RISHI SUNAK. O primeiro-ministro britânico, que iniciou funções em outubro, estará presente no seu primeiro G20. Em Bali, Sunak terá a oportunidade de se encontrar com vários líderes, incluindo Joe Biden.

NARENDRA MODI. O primeiro-ministro do outro gigante da Ásia, a Índia, irá encontrar-se com uma série de líderes, incluindo Biden, Macron e Sunak, o primeiro britânico nascido na Índia a chefiar o Governo de Londres. A Índia assumirá a presidência do G20 depois da Indonésia.

JOKO WIDODO. O anfitrião da cimeira naquela que é conhecida como a "ilha dos deuses" reunir-se-á em privado com a maioria dos líderes presentes como líder do G20, país que preside este ano. Jacarta esperava reorientar a cimeira para a cooperação internacional a fim de promover a recuperação económica após o choque da pandemia de covid-19. Mas a ofensiva russa na Ucrânia, iniciada em fevereiro, deslocou o foco de volta para questões geopolíticas e de segurança.

RESTO DO MUNDO. Canadá, Austrália e Japão serão representados pelos respetivos primeiros-ministros, Justin Trudeau, Anthony Albanese e Fumio Kishida. O Presidente sul-coreano, Yoon Suk-yeol, também estará em Bali apesar das tensões com a Coreia do Norte. O príncipe herdeiro Mohammed bin Salman irá representar a Arábia Saudita. O Presidente dos Emiratos Árabes Unidos, Mohammed bin Zayed Al Nahyane, cujo país não é membro do G20, estará também presente como convidado.

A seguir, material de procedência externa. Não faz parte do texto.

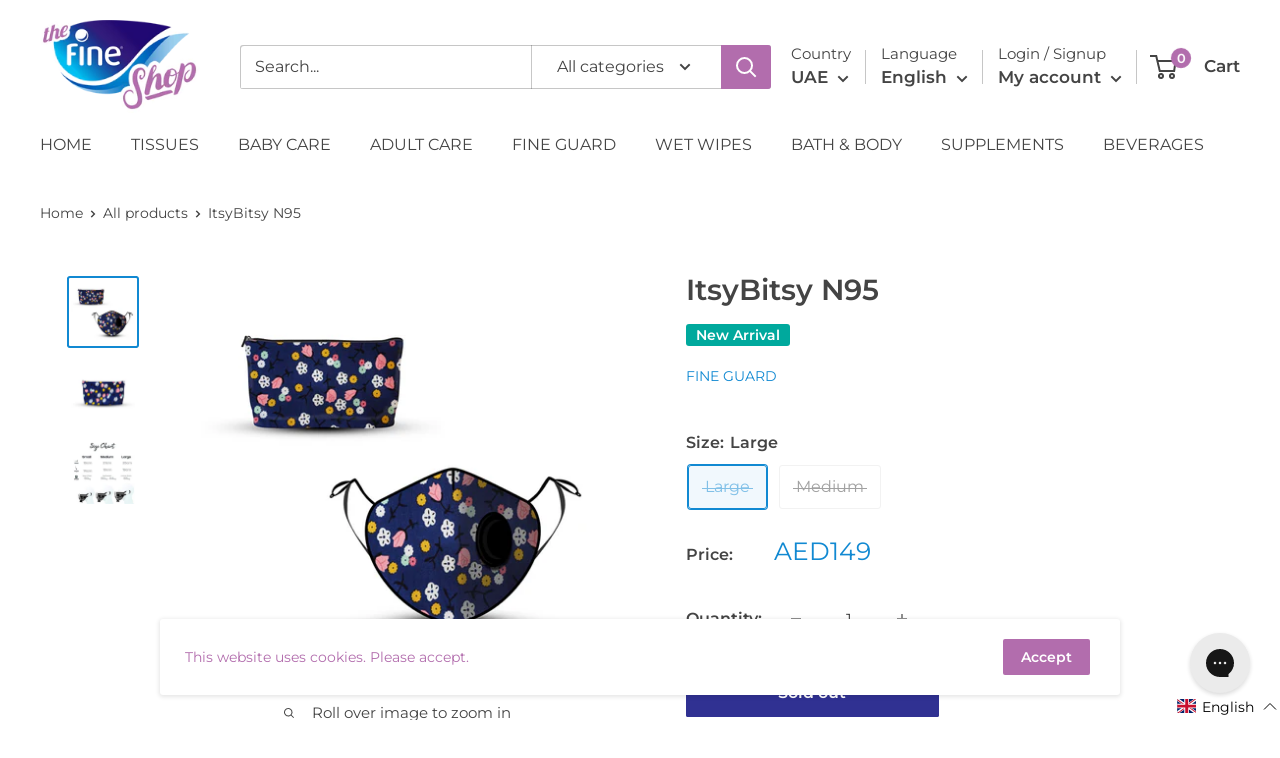

--- FILE ---
content_type: text/javascript
request_url: https://uae.thefineshop.com/cdn/shop/t/52/assets/custom.js?v=90373254691674712701756107407
body_size: -687
content:
//# sourceMappingURL=/cdn/shop/t/52/assets/custom.js.map?v=90373254691674712701756107407


--- FILE ---
content_type: text/plain
request_url: https://www.google-analytics.com/j/collect?v=1&_v=j102&a=1349943785&t=pageview&_s=1&dl=https%3A%2F%2Fuae.thefineshop.com%2Fproducts%2Fitsybitsy-1&ul=en-us%40posix&dt=ItsyBitsy%20N95&sr=1280x720&vp=1280x720&_u=YEBAAEALAAAAACAAI~&jid=440861273&gjid=373344441&cid=1190442154.1769906213&tid=UA-187723216-1&_gid=1650216507.1769906213&_r=1&_slc=1&gtm=45He61r1h1n81KF9SHQSv838793076za200zd838793076&gcd=13l3l3l3l1l1&dma=0&tag_exp=103116026~103200004~104527907~104528500~104684208~104684211~115938465~115938468~116185181~116185182~116988316~117041588&z=408502726
body_size: -452
content:
2,cG-1R8JD7KTEK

Também participarão o líder turco, Recep Tayyip Erdogan, bem como Cyril Ramaphosa, o chefe de Estado do único país africano representado no G20, a África do Sul. O Brasil será representado pelo seu ministro das Relações Exteriores, Carlos Franca, já que o Presidente em exercício, Jair Bolsonaro, decidiu não fazer a viagem depois de perder as eleições para Lula da Silva. O México vai enviar o seu chefe de diplomacia, Marcelo Ebrard, enquanto o Presidente argentino, Alberto Fernandez, irá liderar a delegação de Buenos Aires.

O secretário-geral da ONU, António Guterres, estará presente na qualidade de observador.